TrickBot, one of the most active and most damaging botnets ever recorded worldwide, was shut down after key developers switched to the Conti ransomware gang. This is believed to be the necessary move for them to focus their development on the stealthy malware families BazarBackdoor and Anchor which are also extremely dangerous.
TrickBot is a notorious malware on Windows. Since it was first discovered in 2016, this malicious code has always held a strong position in the list of the most dangerous and damaging malware strains. TrickBot’s main method of spreading is via phishing, malicious email, or other software. Therefore, the objects most affected by this malicious code are usually organizations and businesses.

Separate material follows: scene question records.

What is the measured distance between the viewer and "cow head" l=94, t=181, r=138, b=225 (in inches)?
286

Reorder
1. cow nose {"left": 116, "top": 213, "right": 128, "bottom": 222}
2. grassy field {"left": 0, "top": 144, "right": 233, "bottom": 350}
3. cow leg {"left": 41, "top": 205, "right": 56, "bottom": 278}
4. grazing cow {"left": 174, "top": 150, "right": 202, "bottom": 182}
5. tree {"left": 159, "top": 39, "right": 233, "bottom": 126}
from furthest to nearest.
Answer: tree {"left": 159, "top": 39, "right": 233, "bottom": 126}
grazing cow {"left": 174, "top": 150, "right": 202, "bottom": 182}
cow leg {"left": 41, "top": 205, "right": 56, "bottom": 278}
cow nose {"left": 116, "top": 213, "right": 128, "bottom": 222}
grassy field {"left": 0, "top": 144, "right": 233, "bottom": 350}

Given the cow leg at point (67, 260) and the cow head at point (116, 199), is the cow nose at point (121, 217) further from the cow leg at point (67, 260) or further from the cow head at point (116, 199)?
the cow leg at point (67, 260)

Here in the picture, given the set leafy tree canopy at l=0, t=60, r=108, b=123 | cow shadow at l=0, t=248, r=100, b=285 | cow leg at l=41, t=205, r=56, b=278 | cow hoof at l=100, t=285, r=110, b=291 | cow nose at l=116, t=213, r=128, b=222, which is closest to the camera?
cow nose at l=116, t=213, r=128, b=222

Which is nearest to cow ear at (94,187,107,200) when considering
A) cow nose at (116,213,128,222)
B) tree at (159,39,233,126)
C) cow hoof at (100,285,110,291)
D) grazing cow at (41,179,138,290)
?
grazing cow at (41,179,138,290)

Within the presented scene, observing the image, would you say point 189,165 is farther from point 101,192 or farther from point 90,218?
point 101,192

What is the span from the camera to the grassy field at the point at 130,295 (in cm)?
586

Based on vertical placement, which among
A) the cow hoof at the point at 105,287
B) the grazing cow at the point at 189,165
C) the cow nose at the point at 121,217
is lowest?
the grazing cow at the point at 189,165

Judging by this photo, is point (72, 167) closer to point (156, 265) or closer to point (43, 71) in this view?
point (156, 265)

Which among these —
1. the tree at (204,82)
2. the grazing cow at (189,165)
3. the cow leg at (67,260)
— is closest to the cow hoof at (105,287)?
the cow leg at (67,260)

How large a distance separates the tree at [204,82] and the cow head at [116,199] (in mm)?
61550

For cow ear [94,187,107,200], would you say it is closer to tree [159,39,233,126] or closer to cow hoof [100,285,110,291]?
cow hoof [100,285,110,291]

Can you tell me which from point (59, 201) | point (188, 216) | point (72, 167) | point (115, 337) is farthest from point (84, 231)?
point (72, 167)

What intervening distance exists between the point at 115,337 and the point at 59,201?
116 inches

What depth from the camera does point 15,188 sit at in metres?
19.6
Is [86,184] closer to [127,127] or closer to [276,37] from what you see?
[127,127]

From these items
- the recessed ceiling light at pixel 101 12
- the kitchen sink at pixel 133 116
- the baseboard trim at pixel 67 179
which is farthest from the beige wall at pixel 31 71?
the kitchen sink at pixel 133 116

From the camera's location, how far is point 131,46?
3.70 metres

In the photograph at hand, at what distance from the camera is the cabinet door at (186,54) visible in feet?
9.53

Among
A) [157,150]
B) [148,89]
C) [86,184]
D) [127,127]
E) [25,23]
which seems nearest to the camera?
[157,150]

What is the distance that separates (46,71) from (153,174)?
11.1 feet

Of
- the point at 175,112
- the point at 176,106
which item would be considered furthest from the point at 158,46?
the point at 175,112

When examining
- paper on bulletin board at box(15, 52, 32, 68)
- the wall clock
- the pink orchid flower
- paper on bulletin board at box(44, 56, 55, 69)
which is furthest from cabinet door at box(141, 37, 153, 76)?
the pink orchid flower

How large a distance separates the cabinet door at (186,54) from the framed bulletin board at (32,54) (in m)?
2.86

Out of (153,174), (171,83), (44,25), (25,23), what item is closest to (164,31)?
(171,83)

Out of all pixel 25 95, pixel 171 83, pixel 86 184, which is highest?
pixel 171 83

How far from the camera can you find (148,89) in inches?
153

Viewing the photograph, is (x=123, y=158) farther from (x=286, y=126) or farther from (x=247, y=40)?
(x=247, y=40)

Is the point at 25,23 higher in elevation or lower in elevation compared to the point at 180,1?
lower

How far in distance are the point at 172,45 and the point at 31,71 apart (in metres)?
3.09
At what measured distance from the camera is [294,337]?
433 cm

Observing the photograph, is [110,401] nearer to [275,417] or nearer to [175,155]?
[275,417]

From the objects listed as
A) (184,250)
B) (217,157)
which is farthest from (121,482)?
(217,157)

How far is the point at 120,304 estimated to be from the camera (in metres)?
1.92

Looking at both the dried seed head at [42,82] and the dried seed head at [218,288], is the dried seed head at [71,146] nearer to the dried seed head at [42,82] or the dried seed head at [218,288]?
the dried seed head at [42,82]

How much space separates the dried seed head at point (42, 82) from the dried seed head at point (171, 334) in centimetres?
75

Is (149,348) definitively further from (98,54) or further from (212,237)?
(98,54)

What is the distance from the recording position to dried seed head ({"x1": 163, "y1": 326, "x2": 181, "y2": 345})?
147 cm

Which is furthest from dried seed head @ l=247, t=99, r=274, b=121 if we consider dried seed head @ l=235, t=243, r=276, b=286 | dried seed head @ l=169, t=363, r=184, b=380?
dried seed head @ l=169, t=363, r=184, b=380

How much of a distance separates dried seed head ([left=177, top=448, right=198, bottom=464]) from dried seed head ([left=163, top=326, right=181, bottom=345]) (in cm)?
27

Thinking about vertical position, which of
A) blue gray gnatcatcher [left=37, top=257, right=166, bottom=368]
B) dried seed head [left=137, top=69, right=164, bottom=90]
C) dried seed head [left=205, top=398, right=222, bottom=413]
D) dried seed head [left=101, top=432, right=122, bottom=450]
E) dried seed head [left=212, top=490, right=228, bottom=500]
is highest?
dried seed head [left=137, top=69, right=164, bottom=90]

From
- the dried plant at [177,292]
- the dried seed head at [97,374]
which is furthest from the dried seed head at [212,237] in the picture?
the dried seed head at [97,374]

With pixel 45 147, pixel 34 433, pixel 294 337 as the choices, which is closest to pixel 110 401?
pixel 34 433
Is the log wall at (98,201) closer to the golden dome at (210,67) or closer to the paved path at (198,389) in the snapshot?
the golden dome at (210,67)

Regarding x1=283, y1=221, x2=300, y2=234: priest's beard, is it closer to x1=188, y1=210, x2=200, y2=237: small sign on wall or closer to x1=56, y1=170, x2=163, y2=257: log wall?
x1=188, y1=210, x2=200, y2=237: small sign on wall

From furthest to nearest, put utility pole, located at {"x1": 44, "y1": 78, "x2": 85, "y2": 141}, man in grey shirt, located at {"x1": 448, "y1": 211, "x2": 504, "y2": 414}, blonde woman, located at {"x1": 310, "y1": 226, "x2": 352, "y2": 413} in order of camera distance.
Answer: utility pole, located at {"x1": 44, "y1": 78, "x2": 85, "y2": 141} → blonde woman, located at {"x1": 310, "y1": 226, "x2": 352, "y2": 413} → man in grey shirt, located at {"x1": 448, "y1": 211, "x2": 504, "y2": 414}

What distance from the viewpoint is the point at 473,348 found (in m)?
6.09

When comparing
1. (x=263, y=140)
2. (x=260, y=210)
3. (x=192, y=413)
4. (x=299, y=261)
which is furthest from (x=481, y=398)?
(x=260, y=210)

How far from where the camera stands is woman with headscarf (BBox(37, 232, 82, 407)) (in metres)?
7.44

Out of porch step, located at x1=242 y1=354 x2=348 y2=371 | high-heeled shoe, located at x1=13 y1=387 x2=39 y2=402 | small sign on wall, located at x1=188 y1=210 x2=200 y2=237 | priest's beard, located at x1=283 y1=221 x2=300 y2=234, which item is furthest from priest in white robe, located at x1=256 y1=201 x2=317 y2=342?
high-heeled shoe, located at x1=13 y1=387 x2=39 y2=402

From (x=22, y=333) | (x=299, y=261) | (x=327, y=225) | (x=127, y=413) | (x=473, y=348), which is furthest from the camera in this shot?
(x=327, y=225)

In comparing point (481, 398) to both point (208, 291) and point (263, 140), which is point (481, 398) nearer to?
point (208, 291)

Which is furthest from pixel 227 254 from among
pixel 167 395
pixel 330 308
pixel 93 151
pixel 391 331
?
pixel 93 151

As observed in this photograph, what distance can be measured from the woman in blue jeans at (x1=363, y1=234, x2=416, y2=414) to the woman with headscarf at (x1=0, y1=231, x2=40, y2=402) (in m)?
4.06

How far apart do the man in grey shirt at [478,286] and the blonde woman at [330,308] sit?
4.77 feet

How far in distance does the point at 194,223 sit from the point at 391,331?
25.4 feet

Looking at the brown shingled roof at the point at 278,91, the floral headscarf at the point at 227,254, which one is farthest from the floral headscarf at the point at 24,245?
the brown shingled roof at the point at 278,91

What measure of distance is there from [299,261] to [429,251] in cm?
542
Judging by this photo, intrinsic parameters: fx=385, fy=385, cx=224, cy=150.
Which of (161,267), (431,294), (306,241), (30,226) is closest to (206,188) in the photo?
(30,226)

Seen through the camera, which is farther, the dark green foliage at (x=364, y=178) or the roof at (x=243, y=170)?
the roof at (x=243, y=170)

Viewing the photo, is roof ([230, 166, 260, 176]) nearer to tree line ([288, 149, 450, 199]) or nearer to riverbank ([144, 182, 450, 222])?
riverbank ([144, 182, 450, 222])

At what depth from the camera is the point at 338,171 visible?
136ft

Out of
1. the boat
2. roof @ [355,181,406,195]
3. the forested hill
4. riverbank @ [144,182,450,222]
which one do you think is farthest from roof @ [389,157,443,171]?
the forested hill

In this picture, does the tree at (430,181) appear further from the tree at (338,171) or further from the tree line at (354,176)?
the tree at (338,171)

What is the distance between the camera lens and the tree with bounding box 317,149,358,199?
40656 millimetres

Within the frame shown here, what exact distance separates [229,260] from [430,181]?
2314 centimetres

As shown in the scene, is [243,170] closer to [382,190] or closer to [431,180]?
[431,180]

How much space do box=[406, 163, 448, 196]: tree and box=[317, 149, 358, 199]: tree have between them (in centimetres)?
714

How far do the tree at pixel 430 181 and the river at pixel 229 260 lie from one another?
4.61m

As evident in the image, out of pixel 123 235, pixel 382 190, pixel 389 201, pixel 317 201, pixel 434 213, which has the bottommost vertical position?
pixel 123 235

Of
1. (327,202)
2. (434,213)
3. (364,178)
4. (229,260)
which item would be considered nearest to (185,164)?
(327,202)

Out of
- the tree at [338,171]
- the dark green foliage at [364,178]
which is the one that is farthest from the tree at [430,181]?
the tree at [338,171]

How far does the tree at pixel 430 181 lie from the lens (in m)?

Trickbot is not a simple piece of malware that can be detected by any free anti-virus software. It is dangerous in that it is constantly evolving and effectively hiding within the infected device.
After spreading and silently running on the victim’s computer, the malicious code will download various modules on its own to conduct data theft and bad behavior. TrickBot is often distributed through spam emails containing malicious links or files. Once installed, this malicious code will secretly run on the victim’s computer, downloading other components to serve various malicious purposes.
These modules help the malware perform a wide range of malicious activities, including stealing the domain’s Active Directory Services database, spreading it horizontally, locking the screen, and stealing cookies and passwords. browser, as well as stealing OpenSSH keys.
TrickBot also has a long association with ransomware activities. In 2019, TrickBot Group partnered with the Ryuk ransomware gang to provide initial access for this ransomware to networks. In 2020, the Conti ransomware group, which is said to be Ryuk’s new brand, also partnered with TrickBot for the same purpose.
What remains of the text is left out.